Un’altra vicina del condominio di via Milano 37: “Urla e sangue, la ragazza era a terra, ferita”
Alcuni vicini hanno raccontato cosa è successo stamani nello stabile di via Milano 37, prima che si consumassero le coltellate che Fabrizio Angeloni ha inflitto alla moglie Silvia Andreozzi e alla figlia 17enne.
“Da giorni Fabrizio si aggirava qui intorno – spiega un vicino – come nei casi di separazione non del tutto definiti. Poi i fatti di stamani e mi ha colpito molto che la ragazza si sincerasse solo delle condizioni della madre.

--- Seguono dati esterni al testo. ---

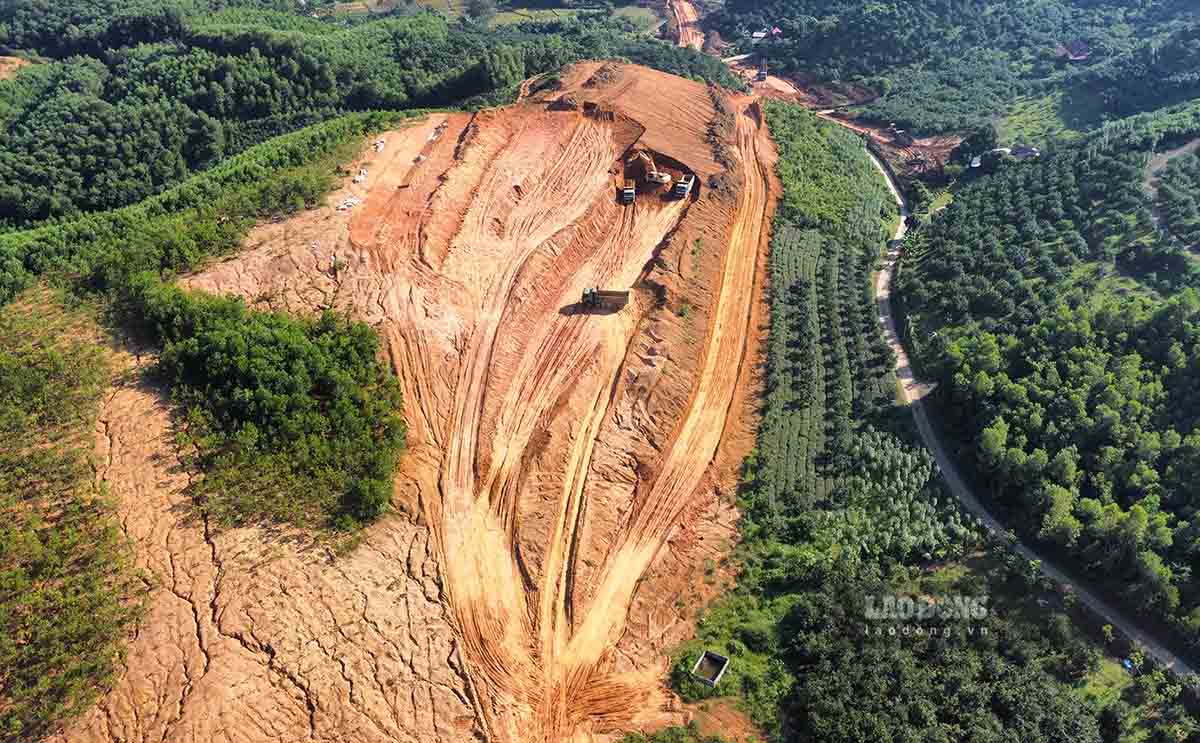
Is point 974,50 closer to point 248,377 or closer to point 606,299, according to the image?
point 606,299

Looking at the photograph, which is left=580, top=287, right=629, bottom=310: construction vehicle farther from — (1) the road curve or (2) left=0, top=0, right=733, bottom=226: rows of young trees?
(2) left=0, top=0, right=733, bottom=226: rows of young trees

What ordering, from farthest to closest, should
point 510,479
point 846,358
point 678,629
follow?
1. point 846,358
2. point 510,479
3. point 678,629

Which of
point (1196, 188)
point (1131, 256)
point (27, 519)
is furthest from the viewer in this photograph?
point (1196, 188)

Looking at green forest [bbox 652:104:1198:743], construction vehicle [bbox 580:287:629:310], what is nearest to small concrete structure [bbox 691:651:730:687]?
green forest [bbox 652:104:1198:743]

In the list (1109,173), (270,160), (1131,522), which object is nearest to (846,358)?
(1131,522)

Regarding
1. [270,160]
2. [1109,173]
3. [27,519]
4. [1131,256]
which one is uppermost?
[1109,173]

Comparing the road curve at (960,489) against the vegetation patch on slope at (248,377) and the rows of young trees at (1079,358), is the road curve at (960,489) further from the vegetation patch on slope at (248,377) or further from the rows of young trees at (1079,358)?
the vegetation patch on slope at (248,377)

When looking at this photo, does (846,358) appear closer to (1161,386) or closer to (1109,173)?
(1161,386)
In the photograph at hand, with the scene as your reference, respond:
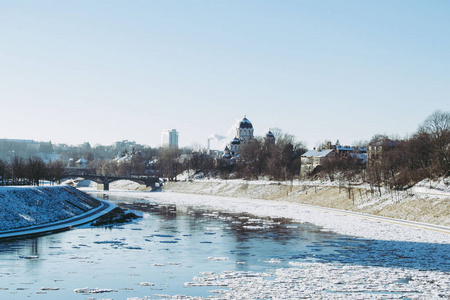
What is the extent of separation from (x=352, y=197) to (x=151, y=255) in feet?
143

Diceva, ‘soccorrete mamma, non papà”.
Angeloni si è rivolto a un altro abitante di zona per chiedere un appartamento in affitto, vista la separazione.

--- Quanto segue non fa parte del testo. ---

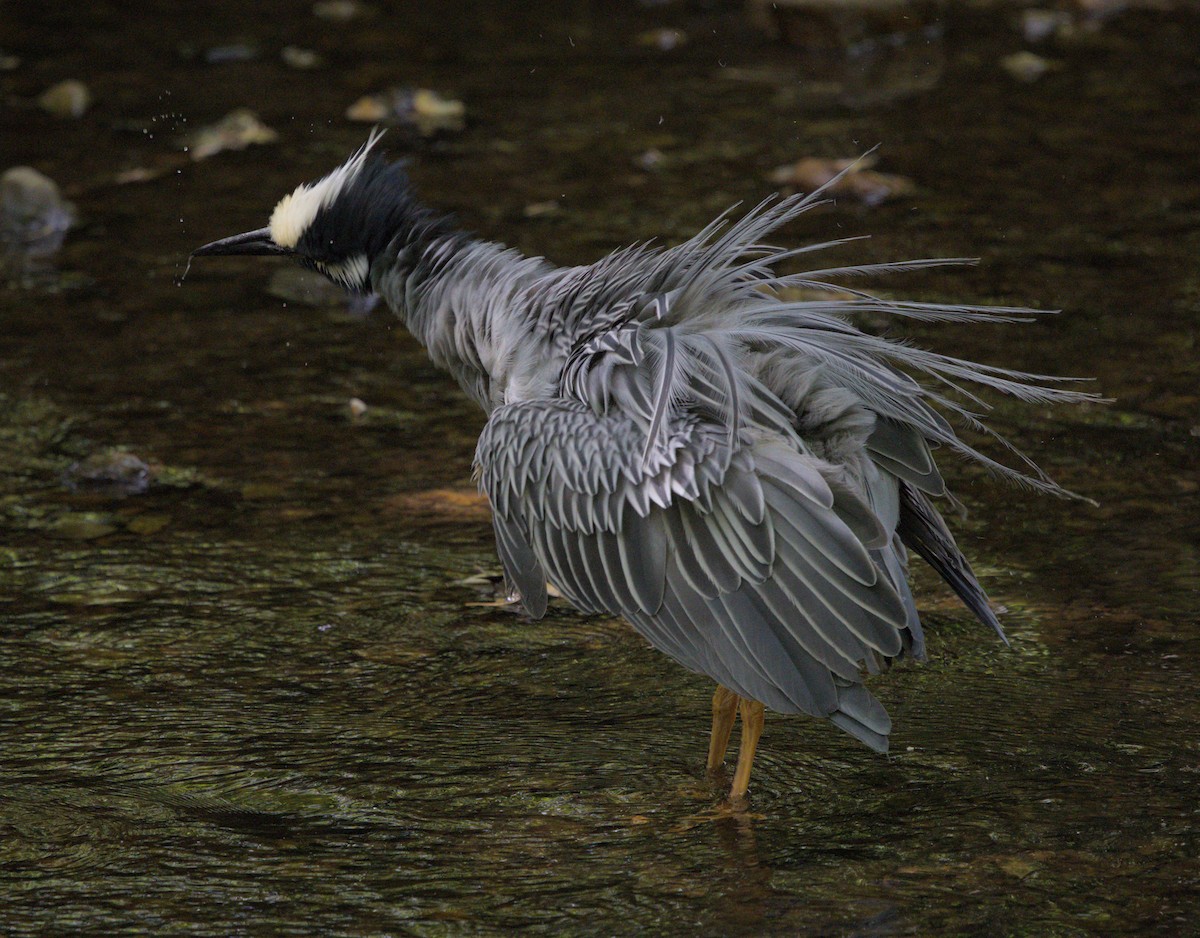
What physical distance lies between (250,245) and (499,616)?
1.55 m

Un’altra vicina ha raccontato alle tv: “Ho udito delle urla per le scale. Io ero a letto e mi sono alzata perché pensavo che fossero bambini che giocavano. Poi invece mi sono resa conto che erano urla di aiuto.
Insomma ho aperto la porta e c’era una signora che scendeva e mi ha raccontato quello che era successo. C’era la ragazza per terra, pensavo che si fosse sentita male, invece mi hanno detto che l’avevano accoltellata”.